Tapi karena dunia ini sudah hampir kiamat jadi segala sesuatunya memang tidak masuk akal, secara tiba-tiba bibir Lee Donghae membentuk segaris senyuman. Bukan senyuman biasa. Tapi senyuman lebar seolah dia sudah mengenalku seumur hidupnya.

“Dara.” ucapnya.

Dia melangkah pasti menuju ke arahku. Tatapannya mengunci mataku. Dan aroma yang lebih maskulin dari kemarin–mungkin Bulgari atau entahlah aku tidak pandai menebak bau parfum–semakin tercium dan membuai indra penciumanku. Aku berjuang untuk tetap berdiri tegak dan tidak pingsan karena sel-sel tubuhku mulai merespon kedatangannya secara berlebihan.

“Aku sudah menduga kau tipe anak rajin yang datang pagi-pagi ke sekolah.” dia berusaha bercanda. Tapi rahangku terlalu kaku. Jadi aku tetap berdiri tegak seperti patung sambil terus menatapinya seperti orang bodoh.

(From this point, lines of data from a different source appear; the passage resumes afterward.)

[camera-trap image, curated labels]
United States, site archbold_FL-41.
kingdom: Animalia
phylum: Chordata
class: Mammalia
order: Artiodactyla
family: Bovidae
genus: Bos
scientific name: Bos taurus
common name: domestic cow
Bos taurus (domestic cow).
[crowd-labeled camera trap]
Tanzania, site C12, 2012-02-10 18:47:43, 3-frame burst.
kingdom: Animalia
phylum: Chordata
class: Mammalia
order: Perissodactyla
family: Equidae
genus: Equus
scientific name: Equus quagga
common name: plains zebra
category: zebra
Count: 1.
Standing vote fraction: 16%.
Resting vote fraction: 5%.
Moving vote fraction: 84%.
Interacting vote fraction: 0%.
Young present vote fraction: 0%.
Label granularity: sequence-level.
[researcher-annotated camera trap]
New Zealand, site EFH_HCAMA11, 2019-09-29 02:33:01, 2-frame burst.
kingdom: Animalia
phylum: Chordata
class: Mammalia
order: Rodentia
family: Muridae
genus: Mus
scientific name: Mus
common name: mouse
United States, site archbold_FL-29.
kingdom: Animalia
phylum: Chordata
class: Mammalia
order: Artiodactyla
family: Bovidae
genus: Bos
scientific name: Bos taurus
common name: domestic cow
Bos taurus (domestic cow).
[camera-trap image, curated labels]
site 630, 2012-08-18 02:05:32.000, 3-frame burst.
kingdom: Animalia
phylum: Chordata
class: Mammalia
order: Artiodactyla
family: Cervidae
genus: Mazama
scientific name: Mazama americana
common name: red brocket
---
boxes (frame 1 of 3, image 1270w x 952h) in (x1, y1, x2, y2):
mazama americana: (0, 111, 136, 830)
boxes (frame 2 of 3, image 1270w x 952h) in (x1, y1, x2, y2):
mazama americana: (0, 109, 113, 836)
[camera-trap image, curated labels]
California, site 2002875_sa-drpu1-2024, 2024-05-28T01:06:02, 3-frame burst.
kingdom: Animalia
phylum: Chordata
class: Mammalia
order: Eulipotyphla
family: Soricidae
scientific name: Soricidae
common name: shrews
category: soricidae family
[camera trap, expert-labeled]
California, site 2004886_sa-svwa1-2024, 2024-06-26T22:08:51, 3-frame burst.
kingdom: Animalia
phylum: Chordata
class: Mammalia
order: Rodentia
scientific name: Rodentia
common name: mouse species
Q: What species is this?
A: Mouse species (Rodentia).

“Kau sudah sarapan?” tanyanya.

Butuh dua detik bagi otak pintarku untuk memproses pertanyaan sederhana itu. Lalu butuh tiga detik untukku mengangguk. Astaga, Cinta, kau bisa merubahku menjadi bagaimana saja, tapi jangan jadikan aku bodoh.

Donghae-ssi terkekeh dan menepuk bahuku pelan, “Hei. Santai sajalah. Memangnya aku ini apa sampai kau ketakutan begini?”

 

Sentuhan itu mengirimkan sensasi listrik statis pada tubuhku. Padahal dia tidak menyentuh langsung kulitku. Tapi tepukan di bahu ini juga mengembalikan separuh kewarasanku. Suara dalam kepalaku meneriakiku untuk bersikap wajar. Jadi, dengan suara pelan dan agak serak aku memutuskan untuk bertanya,

“Kenapa.. kenapa.. kau bisa ada disini?” cicitku.

“Aku harus memastikan adik sepupuku sampai di kelas dengan aman. Kau tahu So-jung kan? Katanya dia sering digoda namja mesum saat lewat di koridor.” jawabnya, mengedipkan sebelah mata.

Aku punya perasaan kalau dia sedang mengerahkan segala trik untuk mempesonaku. Tapi aku tidak peduli. Karena sejak awal aku sudah terpesona.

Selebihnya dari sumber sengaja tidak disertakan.